• **Extrait choisi**
※ ※ ※
Elle est entourée par un trio de rêve, Gérard Maurin (b, g), Stéphane Bernard (p), Jean-Pierre Arnaud (dm). Gérard Maurin en est l’âme directrice. L’orchestre est un ensemble cohérant qui joue collectif enroulant la chanteuse et la portant dans son chant divinement beau.
Nombre de musiciens de jazz se sont emparé des chansons populaires pour en faire des thèmes de jazz, depuis Louis Armstrong avec « La vie en rose » et « C’est si bon », que nombre de critiques lui reprochèrent à l’époque. « Les feuilles mortes » de Kosma, devenues « Autumn Leaves » aux USA fait partie des standards les plus joués. Et la plupart des grands standards du jazz étaient de simples chansons à l’origine. Ce qui fait le jazz, ce n’est pas le matériau, mais l’interprétation. Il était parfaitement logique que Virginie Teychené s’emparent de chansons célèbres aussi bien françaises, que brésiliennes et américaines.
Le Quartet présentera donc les chansons de son dernier disque « Encore » :Jolie Môme, Elle ou moi, Madame rêve, Eu sei que tu amar, Allée des brouillards, Before the Dawn, Oralice, Both Sides Now, C’était bien, A bout de souffle, But not for me, Encore, 13 septembre.
Voici la chronique que j’avais faite de son disque dans Jazz Hot. Disque enregistré en décembre 2014 – avec en plus un invité, Olivier Ker Ourio à l’harmonica – à Pompignan (Gard), d’une durée de 53’ 10’’ et publié par :Jazz Village JV 570081 (Harmonia Mundi)
※ ※ ※
• **Consigne**
D'après l'extrait sur Virginie Teychené, pourquoi était-il logique qu'elle reprenne des chansons célèbres ? Répondez en une à trois phrases.

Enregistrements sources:
※ ※ ※
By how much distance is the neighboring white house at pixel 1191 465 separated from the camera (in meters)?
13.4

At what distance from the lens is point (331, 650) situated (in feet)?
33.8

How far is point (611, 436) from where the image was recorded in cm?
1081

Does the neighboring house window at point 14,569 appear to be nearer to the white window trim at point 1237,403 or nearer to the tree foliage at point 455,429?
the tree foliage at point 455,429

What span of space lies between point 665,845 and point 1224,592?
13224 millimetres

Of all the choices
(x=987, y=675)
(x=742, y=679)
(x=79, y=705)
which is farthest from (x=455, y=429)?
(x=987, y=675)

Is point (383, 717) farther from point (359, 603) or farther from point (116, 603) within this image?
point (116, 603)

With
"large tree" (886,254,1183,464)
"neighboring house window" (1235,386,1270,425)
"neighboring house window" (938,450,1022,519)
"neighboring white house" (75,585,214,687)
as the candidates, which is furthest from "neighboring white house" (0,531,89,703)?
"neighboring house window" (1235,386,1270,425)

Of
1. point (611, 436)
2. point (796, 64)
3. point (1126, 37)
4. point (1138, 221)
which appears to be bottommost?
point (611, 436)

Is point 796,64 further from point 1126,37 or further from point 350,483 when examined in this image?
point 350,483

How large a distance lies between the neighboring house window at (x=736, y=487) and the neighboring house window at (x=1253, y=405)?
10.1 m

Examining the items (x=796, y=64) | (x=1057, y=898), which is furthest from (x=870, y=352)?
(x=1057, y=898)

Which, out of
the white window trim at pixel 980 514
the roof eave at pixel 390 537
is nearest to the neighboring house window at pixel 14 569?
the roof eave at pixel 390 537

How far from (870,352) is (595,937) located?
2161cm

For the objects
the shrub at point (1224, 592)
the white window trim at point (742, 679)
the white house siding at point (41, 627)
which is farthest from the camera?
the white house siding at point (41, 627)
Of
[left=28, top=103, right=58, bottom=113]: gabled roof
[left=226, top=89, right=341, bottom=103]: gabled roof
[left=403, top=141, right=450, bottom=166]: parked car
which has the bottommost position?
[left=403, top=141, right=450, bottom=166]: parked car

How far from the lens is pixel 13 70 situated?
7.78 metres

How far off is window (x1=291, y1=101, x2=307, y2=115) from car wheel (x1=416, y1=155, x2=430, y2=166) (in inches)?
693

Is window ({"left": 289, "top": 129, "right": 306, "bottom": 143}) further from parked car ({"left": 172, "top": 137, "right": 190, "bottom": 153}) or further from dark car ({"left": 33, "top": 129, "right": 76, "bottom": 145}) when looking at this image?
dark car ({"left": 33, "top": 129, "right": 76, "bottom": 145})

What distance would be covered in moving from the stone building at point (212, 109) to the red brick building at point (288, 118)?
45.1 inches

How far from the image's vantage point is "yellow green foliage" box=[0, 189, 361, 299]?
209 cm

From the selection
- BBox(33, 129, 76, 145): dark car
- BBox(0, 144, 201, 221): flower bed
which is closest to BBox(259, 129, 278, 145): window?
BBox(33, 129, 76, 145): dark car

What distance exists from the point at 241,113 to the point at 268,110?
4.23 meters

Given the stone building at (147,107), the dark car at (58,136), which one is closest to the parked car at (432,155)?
※ ※ ※
• **Résultat**
Ce qui fait le jazz n'est pas le matériau, mais l'interprétation. De nombreux musiciens de jazz, depuis Louis Armstrong, ont fait de chansons populaires des thèmes de jazz. La plupart des grands standards du jazz étaient d'ailleurs de simples chansons à l'origine.